[Exercise input]
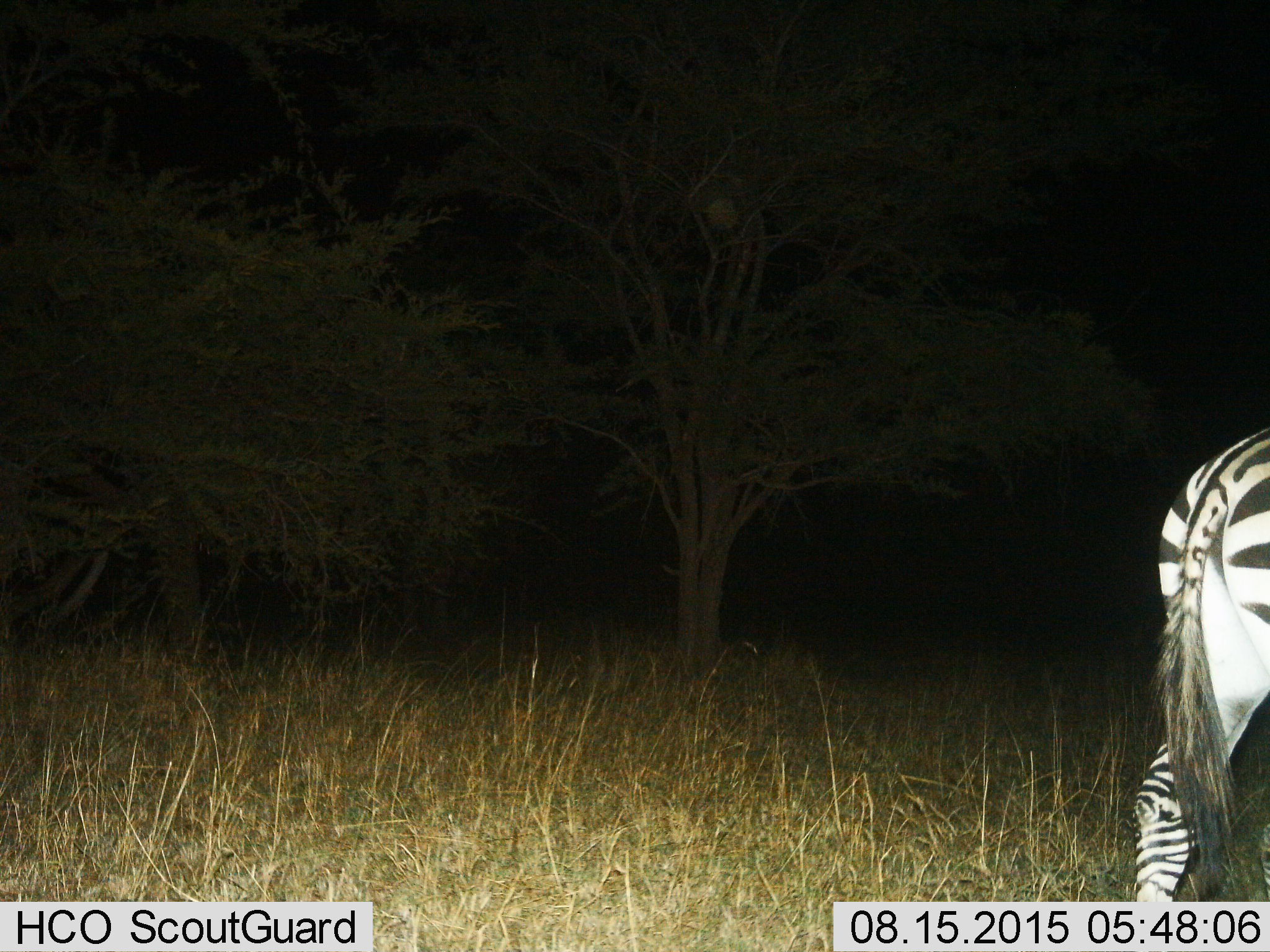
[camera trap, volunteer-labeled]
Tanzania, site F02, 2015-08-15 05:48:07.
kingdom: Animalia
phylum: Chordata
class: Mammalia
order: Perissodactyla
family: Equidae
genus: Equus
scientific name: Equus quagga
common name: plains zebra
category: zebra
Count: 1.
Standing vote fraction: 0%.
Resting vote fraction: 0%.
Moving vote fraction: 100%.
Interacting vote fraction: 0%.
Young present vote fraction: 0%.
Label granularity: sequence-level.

[What you are asked to do] An exact copy of the listing is required, with every image removed.

[Solution for this problem]
[camera trap, volunteer-labeled]
Tanzania, site F02, 2015-08-15 05:48:07.
kingdom: Animalia
phylum: Chordata
class: Mammalia
order: Perissodactyla
family: Equidae
genus: Equus
scientific name: Equus quagga
common name: plains zebra
category: zebra
Count: 1.
Standing vote fraction: 0%.
Resting vote fraction: 0%.
Moving vote fraction: 100%.
Interacting vote fraction: 0%.
Young present vote fraction: 0%.
Label granularity: sequence-level.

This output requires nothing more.